### [TEXTE EXTRAIT]
----
Car La Fausse Conscience est une lecture difficile. Cet essai est le produit de son temps par son armature, son vocable conceptuel marxiste et l’hybridation disciplinaire qu’il propose : Gabel entend analyser les dérives idéologiques de la fausse conscience comme une pathologie clinique touchant à la schizophrénie. Comment résumer cette fausse conscience ? Celle-ci désigne « l’attitude pathologique consistant à prendre la partie pour le tout, autrement dit à isoler une donnée de la vie collective pour l’ériger en réalité absolue : dégagée de ses rapports avec d’autres facteurs, elle devient ainsi le principe explicatif du monde social », résument Patrick Marcolini et David Frank Allen dans cette introduction. La fausse conscience signale donc, d’abord, une coupure avec la réalité : soudain, l’idée tourne à vide, cherchant à plier le réel à son simplisme, le ramener à une seule cause.
« La fausse conscience signale une coupure avec la réalité : soudain, l’idée tourne à vide, cherchant à plier le réel à son simplisme, le ramener à une seule cause. »
----
### [PROBLÈMES À RÉSOUDRE]
[A] Dans le texte sur La Fausse Conscience, que trouve-t-on ?
(i) De quelle pathologie clinique Gabel rapproche-t-il les dérives idéologiques de la fausse conscience ?
(ii) Qui sont les deux auteurs de l'introduction dont le texte cite le résumé ?
(iii) À combien de causes l'idée qui tourne à vide cherche-t-elle à ramener le réel ?
[B] Pouvez-vous prolonger le texte sur La Fausse Conscience à partir de sa dernière phrase ?

### [DONNÉES BRUTES]
----
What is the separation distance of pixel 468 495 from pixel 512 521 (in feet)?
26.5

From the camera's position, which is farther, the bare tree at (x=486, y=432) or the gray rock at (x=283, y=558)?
----
### [RÉPONSES PAR TÂCHE]
[A]
(i) De la schizophrénie.
(ii) Patrick Marcolini et David Frank Allen.
(iii) À une seule cause.

[B]
Gabel distingue la fausse conscience, qui est un « état d’esprit diffus », de l’idéologie, taxée de « cristallisation théorique ». Mais les deux partagent une même racine : la réification de la réalité, soit la transformation de la vie vivante en entités figées et inertes. Cette chosification permet l’aveuglement produit par ces « phénomènes schizophréniques »dérivant de la fausse conscience. Gabel, en intellectuel marxiste, soutient que cette réification est rendue possible par la négation de la pensée dialectique. Autrement dit, de la dynamique sociale et historique des sociétés, des faits comme des idées, sans cesse en interaction pour produire du nouveau. En figeant l’existant, la fausse conscience s’autorise toutes les négations : le « grand remplacement » devient la seule loupe pour lire la complexité sociale ; le « wokisme » celle des revendications identitaires ; la « réforme » néolibérale la seule possibilité d’agir sur le réel.
Rationalisme morbide
La profondeur de Gabel ne tient pas seulement à la définition de cette pathologie, mais à sa tentative d’en cerner les déterminants. Spatiaux : la fausse conscience se développe de façon plus propice chez les « ethnies massives », et a comme « terrain d’élection » les systèmes totalitaires, qui érigent cette aliénation en idéologie officielle. Temporels : la « pensée réifiée » fonctionne en niant les racines historiques des phénomènes. « L’existence réifiée, tout en quantité, ne comprend pas l’événement et y substitue la notion de catastrophe », puisqu’elle en fait la conséquence d’une « force extérieure (Dieu, le héros, un parti) ». Cette annihilation de la dynamique historique ne touche pas que la vision du passé – comme l’antisémitisme qui, « au lieu d’expliquer le Juif par l’histoire, prétend expliquer l’histoire par le Juif » – ; elle concerne parfois l’avenir. Ainsi, l’utopie peut être l’objet d’une réification quand elle postule un « arrêt du temps historique » : lorsque l’objectif utopique est atteint, lorsque la société rêvée aura été édifiée, l’histoire elle aussi s’arrêtera.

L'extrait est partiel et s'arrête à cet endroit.